The technique of vacuum-sealing ingredients in plastic, then submerging them in water heated to an ultra-precise temperature, gives chefs the ability to cook steaks medium-rare from edge to core, egg yolks that diners can spread onto toast like ripe Brie, and tough cuts of meat braised into succulence with little monitoring.
When you clip a home circulator – which might be mistaken at first glance for an immersion blender – onto a pot or plastic tub, the device circulates water through a heater that you can control to a tenth of a degree.
Drop a strip steak in a sealed plastic bag and cook it for 90 minutes at 134 degrees, and the beef becomes completely medium rare, though its magenta hue at that point looks far from appetizing.
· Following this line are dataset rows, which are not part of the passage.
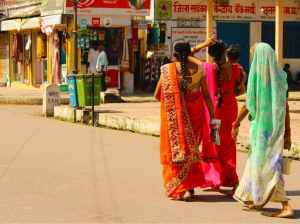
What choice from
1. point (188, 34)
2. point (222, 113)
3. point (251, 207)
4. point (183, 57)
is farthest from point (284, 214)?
point (188, 34)

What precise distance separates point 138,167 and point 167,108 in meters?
2.75

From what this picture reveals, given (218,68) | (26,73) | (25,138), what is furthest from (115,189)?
(26,73)

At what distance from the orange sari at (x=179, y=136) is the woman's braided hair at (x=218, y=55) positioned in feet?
1.42

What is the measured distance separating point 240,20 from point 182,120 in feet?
71.7

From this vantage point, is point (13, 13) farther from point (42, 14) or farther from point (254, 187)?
point (254, 187)

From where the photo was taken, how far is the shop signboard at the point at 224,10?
28.8 metres

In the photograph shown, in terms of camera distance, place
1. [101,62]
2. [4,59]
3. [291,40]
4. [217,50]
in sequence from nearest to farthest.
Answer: [217,50] → [101,62] → [291,40] → [4,59]

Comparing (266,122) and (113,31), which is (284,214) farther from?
(113,31)

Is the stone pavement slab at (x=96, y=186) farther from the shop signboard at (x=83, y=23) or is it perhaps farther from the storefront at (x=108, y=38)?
the storefront at (x=108, y=38)

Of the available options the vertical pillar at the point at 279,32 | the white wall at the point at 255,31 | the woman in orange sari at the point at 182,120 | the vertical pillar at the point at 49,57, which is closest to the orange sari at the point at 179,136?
the woman in orange sari at the point at 182,120

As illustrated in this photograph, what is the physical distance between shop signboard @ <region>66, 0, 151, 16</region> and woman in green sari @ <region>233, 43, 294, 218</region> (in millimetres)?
20185

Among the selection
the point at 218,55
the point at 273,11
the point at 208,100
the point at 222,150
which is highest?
the point at 273,11

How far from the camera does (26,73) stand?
111 feet

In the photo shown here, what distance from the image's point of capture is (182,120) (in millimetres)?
8578
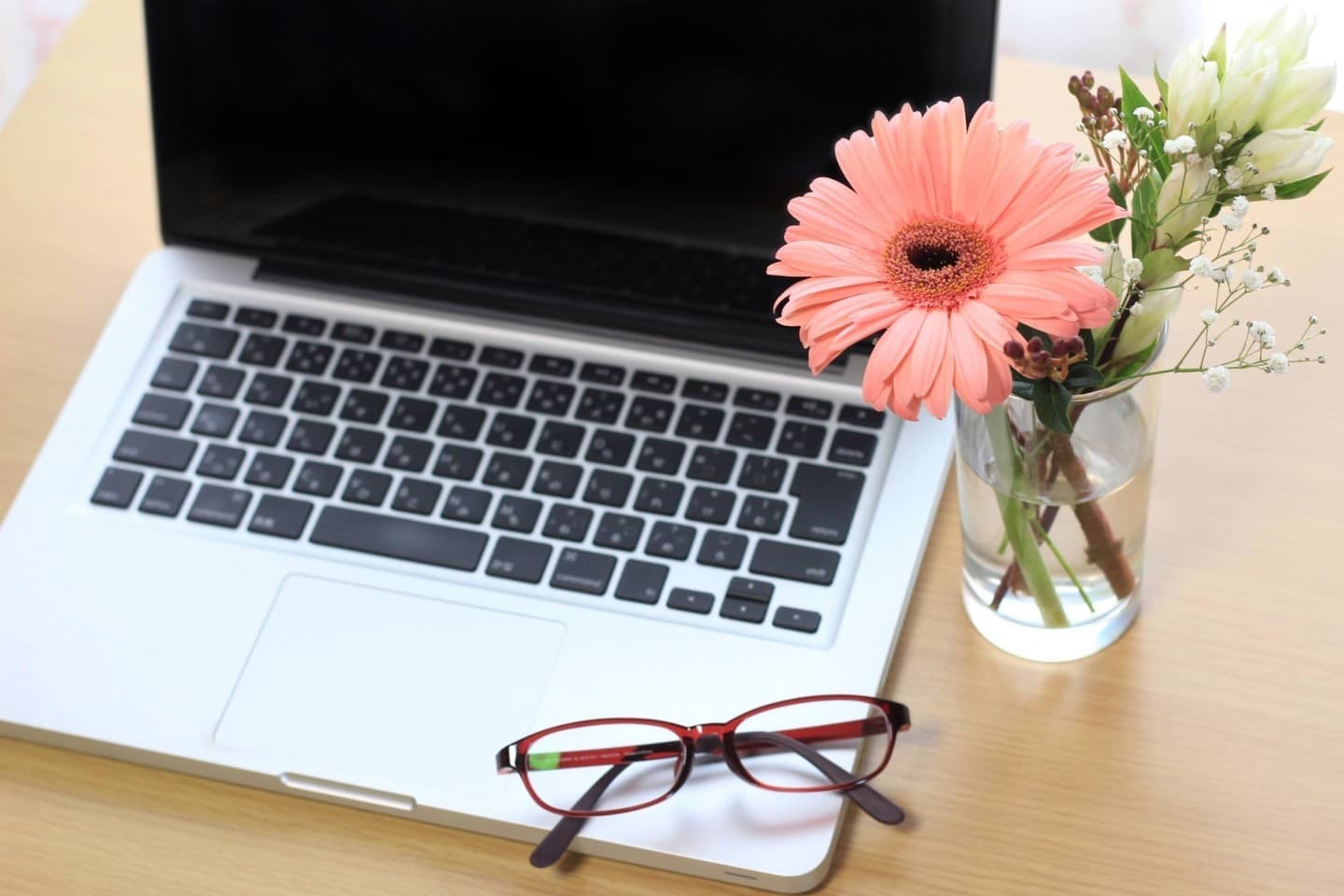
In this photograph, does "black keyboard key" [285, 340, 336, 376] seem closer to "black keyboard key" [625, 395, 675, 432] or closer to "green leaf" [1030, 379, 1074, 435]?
"black keyboard key" [625, 395, 675, 432]

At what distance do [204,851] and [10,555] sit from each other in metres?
0.20

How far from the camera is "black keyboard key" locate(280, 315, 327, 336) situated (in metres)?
0.89

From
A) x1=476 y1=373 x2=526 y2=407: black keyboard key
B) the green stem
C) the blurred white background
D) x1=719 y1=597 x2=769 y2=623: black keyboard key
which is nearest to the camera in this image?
the green stem

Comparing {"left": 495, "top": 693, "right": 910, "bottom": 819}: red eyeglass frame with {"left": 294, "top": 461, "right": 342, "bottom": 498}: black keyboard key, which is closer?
{"left": 495, "top": 693, "right": 910, "bottom": 819}: red eyeglass frame

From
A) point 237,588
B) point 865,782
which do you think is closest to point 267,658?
point 237,588

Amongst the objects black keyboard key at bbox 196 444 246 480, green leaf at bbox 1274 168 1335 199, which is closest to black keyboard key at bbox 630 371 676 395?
black keyboard key at bbox 196 444 246 480

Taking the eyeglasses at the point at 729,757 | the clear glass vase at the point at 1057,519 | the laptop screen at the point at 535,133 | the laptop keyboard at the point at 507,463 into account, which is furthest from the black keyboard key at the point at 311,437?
the clear glass vase at the point at 1057,519

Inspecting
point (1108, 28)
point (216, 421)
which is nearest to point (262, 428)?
point (216, 421)

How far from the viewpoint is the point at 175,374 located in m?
0.87

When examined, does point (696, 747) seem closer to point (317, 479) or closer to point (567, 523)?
point (567, 523)

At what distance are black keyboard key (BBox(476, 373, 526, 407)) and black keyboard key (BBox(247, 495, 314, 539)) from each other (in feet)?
0.36

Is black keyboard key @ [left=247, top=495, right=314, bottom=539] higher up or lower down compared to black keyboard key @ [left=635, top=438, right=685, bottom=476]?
lower down

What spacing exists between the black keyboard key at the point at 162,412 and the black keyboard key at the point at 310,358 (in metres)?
0.06

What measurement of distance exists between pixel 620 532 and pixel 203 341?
11.0 inches
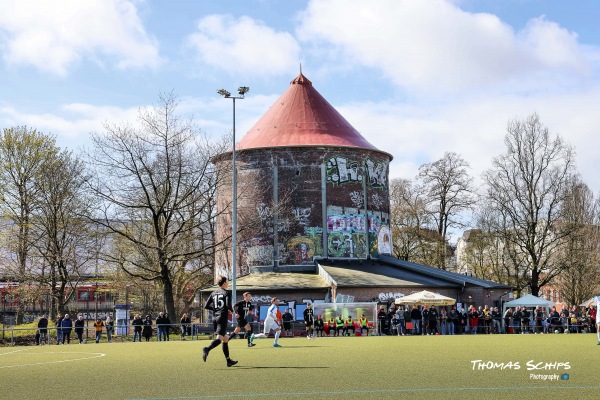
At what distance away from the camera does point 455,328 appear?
146 feet

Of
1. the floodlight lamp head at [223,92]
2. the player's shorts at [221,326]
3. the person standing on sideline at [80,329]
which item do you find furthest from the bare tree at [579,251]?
the player's shorts at [221,326]

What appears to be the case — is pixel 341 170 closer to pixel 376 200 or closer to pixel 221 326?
pixel 376 200

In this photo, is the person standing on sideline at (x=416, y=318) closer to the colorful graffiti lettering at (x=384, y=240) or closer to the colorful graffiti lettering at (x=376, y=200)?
the colorful graffiti lettering at (x=384, y=240)

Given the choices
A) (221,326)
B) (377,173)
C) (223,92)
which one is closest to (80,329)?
(223,92)

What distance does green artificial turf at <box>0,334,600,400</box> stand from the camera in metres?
12.1

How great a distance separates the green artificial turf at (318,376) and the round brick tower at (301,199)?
116ft

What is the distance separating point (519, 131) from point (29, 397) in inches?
2192

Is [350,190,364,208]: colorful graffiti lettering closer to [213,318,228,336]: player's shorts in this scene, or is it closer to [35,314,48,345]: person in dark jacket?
[35,314,48,345]: person in dark jacket

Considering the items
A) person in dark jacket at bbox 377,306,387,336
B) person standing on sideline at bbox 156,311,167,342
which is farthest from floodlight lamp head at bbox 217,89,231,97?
person in dark jacket at bbox 377,306,387,336

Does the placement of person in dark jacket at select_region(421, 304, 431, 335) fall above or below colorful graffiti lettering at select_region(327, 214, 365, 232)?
below

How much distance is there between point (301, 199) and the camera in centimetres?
5694

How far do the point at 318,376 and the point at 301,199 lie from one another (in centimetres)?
4229

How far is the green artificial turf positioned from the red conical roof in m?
37.8

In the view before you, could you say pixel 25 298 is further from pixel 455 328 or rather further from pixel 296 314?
pixel 455 328
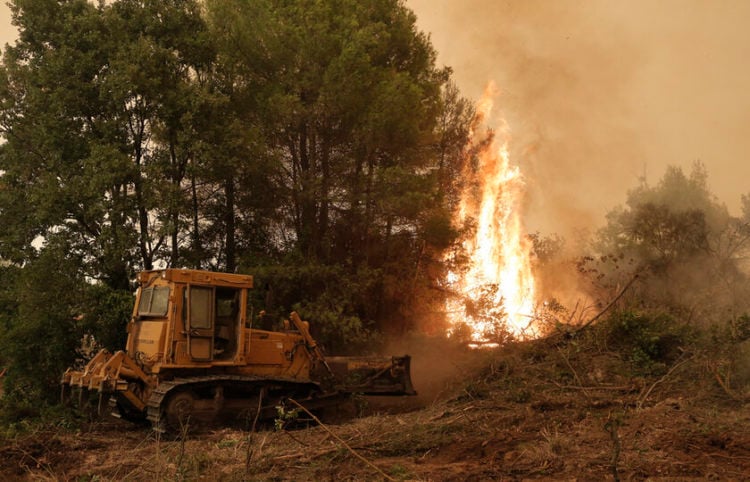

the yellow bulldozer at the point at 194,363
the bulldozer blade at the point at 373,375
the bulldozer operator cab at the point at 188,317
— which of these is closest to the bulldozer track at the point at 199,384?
the yellow bulldozer at the point at 194,363

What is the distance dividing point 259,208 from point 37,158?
6.49m

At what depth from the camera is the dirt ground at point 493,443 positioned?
281 inches

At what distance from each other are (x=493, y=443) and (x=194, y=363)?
6093 mm

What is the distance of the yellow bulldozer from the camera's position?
36.3 feet

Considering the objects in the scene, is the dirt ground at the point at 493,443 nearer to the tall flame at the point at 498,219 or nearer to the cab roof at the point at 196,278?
the cab roof at the point at 196,278

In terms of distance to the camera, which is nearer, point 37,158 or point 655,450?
point 655,450

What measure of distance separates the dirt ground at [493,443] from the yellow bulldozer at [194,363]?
1.99 feet

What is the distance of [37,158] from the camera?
17.4m

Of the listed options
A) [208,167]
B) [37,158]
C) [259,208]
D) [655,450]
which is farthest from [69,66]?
[655,450]

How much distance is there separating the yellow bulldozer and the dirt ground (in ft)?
1.99

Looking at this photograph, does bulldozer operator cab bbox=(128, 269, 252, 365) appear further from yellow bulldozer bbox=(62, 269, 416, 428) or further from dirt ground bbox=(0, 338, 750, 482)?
dirt ground bbox=(0, 338, 750, 482)

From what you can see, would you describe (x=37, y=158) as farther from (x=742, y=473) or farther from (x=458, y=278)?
(x=742, y=473)

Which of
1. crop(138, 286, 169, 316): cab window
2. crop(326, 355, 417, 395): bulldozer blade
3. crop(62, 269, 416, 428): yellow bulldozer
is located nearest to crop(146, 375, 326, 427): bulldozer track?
crop(62, 269, 416, 428): yellow bulldozer

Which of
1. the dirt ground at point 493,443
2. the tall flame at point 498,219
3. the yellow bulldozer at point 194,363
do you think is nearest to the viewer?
the dirt ground at point 493,443
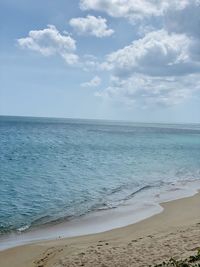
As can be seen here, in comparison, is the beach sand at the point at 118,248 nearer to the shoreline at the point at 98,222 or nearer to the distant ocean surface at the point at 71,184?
the shoreline at the point at 98,222

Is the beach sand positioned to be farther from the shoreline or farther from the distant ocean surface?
the distant ocean surface

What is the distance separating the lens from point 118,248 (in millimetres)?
13523

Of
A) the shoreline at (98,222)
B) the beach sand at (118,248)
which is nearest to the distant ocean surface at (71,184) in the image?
the shoreline at (98,222)

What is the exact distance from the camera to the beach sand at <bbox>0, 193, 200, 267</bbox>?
40.1ft

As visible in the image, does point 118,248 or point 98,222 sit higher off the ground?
point 118,248

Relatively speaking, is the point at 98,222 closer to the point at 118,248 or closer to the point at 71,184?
the point at 118,248

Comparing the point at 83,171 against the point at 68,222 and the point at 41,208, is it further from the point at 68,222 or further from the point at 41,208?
the point at 68,222

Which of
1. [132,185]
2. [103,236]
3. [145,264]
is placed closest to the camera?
[145,264]

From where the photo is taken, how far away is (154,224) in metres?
17.8

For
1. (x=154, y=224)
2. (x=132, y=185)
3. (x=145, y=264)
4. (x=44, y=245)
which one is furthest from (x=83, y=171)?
(x=145, y=264)

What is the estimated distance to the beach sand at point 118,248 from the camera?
1223cm

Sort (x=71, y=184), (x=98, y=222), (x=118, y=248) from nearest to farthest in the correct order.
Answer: (x=118, y=248)
(x=98, y=222)
(x=71, y=184)

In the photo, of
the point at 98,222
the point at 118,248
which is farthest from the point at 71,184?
the point at 118,248

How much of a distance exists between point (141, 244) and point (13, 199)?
10.7 m
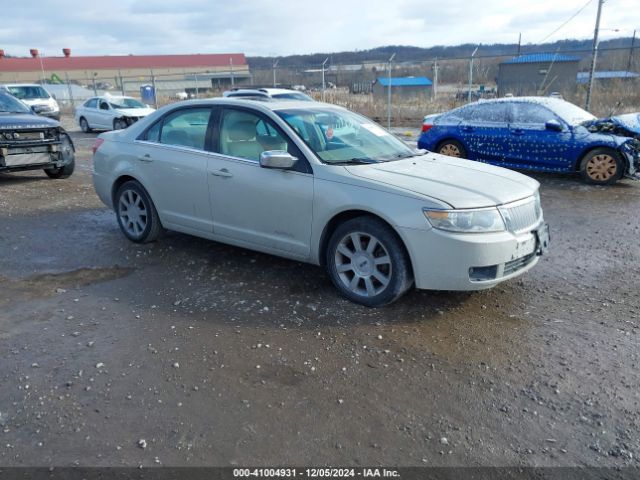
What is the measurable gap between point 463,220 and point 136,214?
3808 mm

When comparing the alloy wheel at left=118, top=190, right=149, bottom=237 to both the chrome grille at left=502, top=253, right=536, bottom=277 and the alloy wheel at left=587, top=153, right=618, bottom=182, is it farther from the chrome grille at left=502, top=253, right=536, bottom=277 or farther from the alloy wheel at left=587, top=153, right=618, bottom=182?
the alloy wheel at left=587, top=153, right=618, bottom=182

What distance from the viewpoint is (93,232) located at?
686 centimetres

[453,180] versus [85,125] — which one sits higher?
[453,180]

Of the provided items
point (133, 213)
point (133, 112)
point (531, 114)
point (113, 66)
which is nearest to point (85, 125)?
point (133, 112)

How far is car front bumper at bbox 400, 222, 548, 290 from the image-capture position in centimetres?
397

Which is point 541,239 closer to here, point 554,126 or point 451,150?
point 554,126

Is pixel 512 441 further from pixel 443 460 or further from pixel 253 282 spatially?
pixel 253 282

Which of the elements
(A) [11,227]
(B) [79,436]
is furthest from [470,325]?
(A) [11,227]

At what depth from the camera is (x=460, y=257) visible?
13.0ft

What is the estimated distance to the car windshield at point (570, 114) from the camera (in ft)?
31.0

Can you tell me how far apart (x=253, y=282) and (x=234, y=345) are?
48.2 inches

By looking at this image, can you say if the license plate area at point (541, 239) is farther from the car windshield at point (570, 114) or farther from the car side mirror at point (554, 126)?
the car windshield at point (570, 114)

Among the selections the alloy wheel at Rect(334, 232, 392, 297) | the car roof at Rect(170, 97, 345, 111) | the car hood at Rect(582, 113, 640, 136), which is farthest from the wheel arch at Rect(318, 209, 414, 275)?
the car hood at Rect(582, 113, 640, 136)

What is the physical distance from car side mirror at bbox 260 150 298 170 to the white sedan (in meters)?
15.4
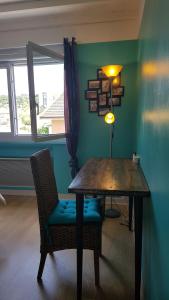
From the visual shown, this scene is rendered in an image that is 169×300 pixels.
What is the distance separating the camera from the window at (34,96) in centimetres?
273

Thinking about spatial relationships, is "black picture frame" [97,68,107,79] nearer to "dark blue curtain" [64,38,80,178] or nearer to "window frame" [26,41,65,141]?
"dark blue curtain" [64,38,80,178]

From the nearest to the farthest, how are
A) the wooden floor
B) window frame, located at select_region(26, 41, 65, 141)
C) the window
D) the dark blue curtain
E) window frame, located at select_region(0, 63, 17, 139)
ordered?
the wooden floor < window frame, located at select_region(26, 41, 65, 141) < the window < the dark blue curtain < window frame, located at select_region(0, 63, 17, 139)

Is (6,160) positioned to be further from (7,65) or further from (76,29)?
(76,29)

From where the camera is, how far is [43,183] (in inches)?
71.5

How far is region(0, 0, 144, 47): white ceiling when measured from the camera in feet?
9.02

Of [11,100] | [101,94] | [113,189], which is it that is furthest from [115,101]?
[113,189]

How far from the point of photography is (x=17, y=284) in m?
1.79

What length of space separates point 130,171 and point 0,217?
1.85 metres

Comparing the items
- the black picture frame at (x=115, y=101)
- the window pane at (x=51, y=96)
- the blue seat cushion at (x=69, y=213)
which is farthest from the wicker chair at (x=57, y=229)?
the black picture frame at (x=115, y=101)

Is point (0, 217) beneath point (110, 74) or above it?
beneath

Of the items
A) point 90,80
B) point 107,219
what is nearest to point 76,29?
point 90,80

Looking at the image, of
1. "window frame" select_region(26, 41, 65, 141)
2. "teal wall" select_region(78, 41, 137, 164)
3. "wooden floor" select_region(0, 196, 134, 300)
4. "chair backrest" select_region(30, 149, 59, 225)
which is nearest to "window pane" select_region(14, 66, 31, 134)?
"window frame" select_region(26, 41, 65, 141)

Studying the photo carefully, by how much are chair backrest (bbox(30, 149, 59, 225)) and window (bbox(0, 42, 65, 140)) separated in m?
0.88

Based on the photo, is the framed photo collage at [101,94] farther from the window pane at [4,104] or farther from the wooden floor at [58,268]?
the wooden floor at [58,268]
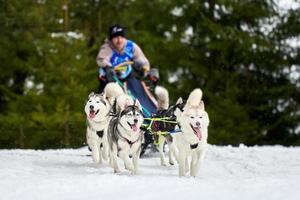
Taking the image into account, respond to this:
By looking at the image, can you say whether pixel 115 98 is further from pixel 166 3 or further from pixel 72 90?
pixel 166 3

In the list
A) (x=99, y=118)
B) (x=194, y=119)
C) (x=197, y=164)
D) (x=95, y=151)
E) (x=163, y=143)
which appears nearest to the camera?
(x=194, y=119)

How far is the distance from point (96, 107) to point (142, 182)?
59.0 inches

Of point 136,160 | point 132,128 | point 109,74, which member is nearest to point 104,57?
point 109,74

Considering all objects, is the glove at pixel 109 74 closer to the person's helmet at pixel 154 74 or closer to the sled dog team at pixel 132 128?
the person's helmet at pixel 154 74

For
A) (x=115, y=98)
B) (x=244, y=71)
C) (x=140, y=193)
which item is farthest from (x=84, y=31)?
(x=140, y=193)

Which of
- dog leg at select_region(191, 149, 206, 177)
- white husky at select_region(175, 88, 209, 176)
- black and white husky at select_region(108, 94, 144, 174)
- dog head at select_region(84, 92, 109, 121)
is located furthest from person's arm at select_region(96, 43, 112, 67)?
dog leg at select_region(191, 149, 206, 177)

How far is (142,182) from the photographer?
21.9 ft

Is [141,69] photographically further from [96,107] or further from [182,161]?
[182,161]

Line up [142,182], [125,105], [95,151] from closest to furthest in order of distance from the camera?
[142,182]
[125,105]
[95,151]

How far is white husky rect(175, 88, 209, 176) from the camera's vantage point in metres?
7.02

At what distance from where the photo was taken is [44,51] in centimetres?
1795

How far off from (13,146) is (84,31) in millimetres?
3849

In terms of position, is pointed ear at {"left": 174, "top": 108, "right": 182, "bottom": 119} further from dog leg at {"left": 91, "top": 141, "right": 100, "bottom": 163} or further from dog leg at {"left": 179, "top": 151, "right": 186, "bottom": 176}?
dog leg at {"left": 91, "top": 141, "right": 100, "bottom": 163}

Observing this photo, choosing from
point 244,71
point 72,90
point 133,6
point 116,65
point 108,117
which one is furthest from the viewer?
point 133,6
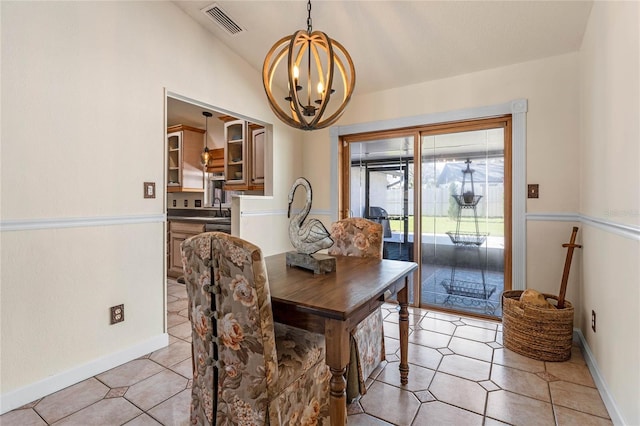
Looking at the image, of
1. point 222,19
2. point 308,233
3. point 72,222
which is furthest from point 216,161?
point 308,233

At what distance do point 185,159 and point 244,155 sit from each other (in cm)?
139

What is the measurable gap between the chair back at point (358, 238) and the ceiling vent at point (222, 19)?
77.4 inches

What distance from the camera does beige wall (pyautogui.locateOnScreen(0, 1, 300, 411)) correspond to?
180 cm

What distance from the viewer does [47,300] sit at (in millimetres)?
A: 1920

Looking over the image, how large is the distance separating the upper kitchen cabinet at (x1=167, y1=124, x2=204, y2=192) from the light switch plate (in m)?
2.70

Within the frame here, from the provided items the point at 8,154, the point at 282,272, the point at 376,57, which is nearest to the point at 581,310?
the point at 282,272

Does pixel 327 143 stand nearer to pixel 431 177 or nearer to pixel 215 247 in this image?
pixel 431 177

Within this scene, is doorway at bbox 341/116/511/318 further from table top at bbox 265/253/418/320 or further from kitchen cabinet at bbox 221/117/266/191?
table top at bbox 265/253/418/320

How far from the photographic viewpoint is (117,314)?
2260mm

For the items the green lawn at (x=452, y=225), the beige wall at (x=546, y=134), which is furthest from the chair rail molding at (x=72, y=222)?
the beige wall at (x=546, y=134)

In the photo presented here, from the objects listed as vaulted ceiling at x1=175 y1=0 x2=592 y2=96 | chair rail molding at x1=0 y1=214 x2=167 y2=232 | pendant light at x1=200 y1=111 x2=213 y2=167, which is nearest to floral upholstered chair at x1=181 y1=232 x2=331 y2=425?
chair rail molding at x1=0 y1=214 x2=167 y2=232

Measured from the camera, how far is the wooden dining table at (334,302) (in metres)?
1.23

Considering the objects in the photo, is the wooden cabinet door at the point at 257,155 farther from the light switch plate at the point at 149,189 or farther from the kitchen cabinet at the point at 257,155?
the light switch plate at the point at 149,189

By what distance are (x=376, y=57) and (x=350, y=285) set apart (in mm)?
2358
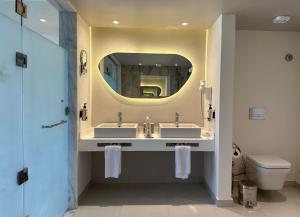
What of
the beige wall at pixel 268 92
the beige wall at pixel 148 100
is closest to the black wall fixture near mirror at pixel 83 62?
the beige wall at pixel 148 100

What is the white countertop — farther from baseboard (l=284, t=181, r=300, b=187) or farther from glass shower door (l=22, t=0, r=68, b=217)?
baseboard (l=284, t=181, r=300, b=187)

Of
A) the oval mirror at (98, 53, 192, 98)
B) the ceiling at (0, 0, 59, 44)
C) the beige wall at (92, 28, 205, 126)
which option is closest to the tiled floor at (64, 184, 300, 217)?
the beige wall at (92, 28, 205, 126)

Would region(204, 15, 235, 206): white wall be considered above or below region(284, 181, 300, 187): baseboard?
above

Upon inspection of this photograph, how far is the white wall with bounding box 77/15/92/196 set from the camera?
111 inches

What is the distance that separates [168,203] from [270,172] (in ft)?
4.19

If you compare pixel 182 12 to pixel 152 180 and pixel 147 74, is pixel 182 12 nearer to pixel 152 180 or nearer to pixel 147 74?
pixel 147 74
[…] there is a sous-vide community.
Several manufacturers have just launched new educational efforts, paying to insert recipe booklets in food magazines or, on Anova’s part, partnering with Serious Eats on a series of cooking guides.
Julian Cheng, 32, who works in finance in San Francisco, fits the profile of a sous-vide fan to a T. When he was single, he cooked sous vide three to four nights a week, coming home from work, dropping a steak into the water bath, then heading to the gym.